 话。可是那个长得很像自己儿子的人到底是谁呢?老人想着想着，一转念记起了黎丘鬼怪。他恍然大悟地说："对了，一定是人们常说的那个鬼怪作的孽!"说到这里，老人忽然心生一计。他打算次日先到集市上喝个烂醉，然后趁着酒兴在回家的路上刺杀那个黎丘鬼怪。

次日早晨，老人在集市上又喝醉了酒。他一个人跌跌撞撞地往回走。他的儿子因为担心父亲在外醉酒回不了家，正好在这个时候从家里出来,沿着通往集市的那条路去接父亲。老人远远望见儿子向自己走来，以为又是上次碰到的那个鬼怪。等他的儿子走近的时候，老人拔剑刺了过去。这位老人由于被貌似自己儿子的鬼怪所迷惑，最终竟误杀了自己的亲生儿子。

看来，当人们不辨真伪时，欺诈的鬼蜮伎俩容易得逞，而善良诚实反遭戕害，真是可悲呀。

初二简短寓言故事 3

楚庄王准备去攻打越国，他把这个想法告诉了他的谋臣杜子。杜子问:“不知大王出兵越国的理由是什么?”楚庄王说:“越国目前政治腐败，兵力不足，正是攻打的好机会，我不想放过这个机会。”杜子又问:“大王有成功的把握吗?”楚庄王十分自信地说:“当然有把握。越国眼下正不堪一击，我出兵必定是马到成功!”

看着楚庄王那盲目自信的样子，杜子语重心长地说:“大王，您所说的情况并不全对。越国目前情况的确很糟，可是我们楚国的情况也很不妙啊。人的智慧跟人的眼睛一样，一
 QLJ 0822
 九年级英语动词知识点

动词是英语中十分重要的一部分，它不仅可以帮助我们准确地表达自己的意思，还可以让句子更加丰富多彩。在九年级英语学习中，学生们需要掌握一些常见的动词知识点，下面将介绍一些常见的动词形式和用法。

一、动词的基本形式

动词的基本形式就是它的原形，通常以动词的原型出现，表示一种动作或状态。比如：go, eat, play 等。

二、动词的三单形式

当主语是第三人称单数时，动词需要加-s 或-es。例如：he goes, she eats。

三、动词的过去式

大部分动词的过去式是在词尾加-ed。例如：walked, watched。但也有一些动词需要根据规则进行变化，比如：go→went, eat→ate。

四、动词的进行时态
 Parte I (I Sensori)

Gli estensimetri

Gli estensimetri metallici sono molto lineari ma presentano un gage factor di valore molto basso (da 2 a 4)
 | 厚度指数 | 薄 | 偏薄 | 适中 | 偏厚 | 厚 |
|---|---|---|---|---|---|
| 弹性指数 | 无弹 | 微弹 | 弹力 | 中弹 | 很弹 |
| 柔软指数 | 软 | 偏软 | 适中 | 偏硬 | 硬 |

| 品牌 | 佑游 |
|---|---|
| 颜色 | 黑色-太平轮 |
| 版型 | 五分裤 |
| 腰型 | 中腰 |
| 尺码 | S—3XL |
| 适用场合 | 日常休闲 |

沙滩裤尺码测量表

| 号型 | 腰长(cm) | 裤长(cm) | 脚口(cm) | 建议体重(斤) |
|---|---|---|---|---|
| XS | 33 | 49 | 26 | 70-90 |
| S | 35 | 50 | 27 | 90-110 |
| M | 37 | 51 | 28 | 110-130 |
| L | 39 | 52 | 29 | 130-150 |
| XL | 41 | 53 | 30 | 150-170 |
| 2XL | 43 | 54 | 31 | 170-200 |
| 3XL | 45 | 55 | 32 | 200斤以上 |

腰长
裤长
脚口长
■ ■ ■
Transcribe all of the data so that each line matches the source exactly.

WRITTEN RESPONSE:
 话。可是那个长得很像自己儿子的人到底是谁呢?老人想着想着，一转念记起了黎丘鬼怪。他恍然大悟地说："对了，一定是人们常说的那个鬼怪作的孽!"说到这里，老人忽然心生一计。他打算次日先到集市上喝个烂醉，然后趁着酒兴在回家的路上刺杀那个黎丘鬼怪。

次日早晨，老人在集市上又喝醉了酒。他一个人跌跌撞撞地往回走。他的儿子因为担心父亲在外醉酒回不了家，正好在这个时候从家里出来,沿着通往集市的那条路去接父亲。老人远远望见儿子向自己走来，以为又是上次碰到的那个鬼怪。等他的儿子走近的时候，老人拔剑刺了过去。这位老人由于被貌似自己儿子的鬼怪所迷惑，最终竟误杀了自己的亲生儿子。

看来，当人们不辨真伪时，欺诈的鬼蜮伎俩容易得逞，而善良诚实反遭戕害，真是可悲呀。

初二简短寓言故事 3

楚庄王准备去攻打越国，他把这个想法告诉了他的谋臣杜子。杜子问:“不知大王出兵越国的理由是什么?”楚庄王说:“越国目前政治腐败，兵力不足，正是攻打的好机会，我不想放过这个机会。”杜子又问:“大王有成功的把握吗?”楚庄王十分自信地说:“当然有把握。越国眼下正不堪一击，我出兵必定是马到成功!”

看着楚庄王那盲目自信的样子，杜子语重心长地说:“大王，您所说的情况并不全对。越国目前情况的确很糟，可是我们楚国的情况也很不妙啊。人的智慧跟人的眼睛一样，一
 QLJ 0822
 九年级英语动词知识点

动词是英语中十分重要的一部分，它不仅可以帮助我们准确地表达自己的意思，还可以让句子更加丰富多彩。在九年级英语学习中，学生们需要掌握一些常见的动词知识点，下面将介绍一些常见的动词形式和用法。

一、动词的基本形式

动词的基本形式就是它的原形，通常以动词的原型出现，表示一种动作或状态。比如：go, eat, play 等。

二、动词的三单形式

当主语是第三人称单数时，动词需要加-s 或-es。例如：he goes, she eats。

三、动词的过去式

大部分动词的过去式是在词尾加-ed。例如：walked, watched。但也有一些动词需要根据规则进行变化，比如：go→went, eat→ate。

四、动词的进行时态
 Parte I (I Sensori)

Gli estensimetri

Gli estensimetri metallici sono molto lineari ma presentano un gage factor di valore molto basso (da 2 a 4)
 | 厚度指数 | 薄 | 偏薄 | 适中 | 偏厚 | 厚 |
|---|---|---|---|---|---|
| 弹性指数 | 无弹 | 微弹 | 弹力 | 中弹 | 很弹 |
| 柔软指数 | 软 | 偏软 | 适中 | 偏硬 | 硬 |

| 品牌 | 佑游 |
|---|---|
| 颜色 | 黑色-太平轮 |
| 版型 | 五分裤 |
| 腰型 | 中腰 |
| 尺码 | S—3XL |
| 适用场合 | 日常休闲 |

沙滩裤尺码测量表

| 号型 | 腰长(cm) | 裤长(cm) | 脚口(cm) | 建议体重(斤) |
|---|---|---|---|---|
| XS | 33 | 49 | 26 | 70-90 |
| S | 35 | 50 | 27 | 90-110 |
| M | 37 | 51 | 28 | 110-130 |
| L | 39 | 52 | 29 | 130-150 |
| XL | 41 | 53 | 30 | 150-170 |
| 2XL | 43 | 54 | 31 | 170-200 |
| 3XL | 45 | 55 | 32 | 200斤以上 |

腰长
裤长
脚口长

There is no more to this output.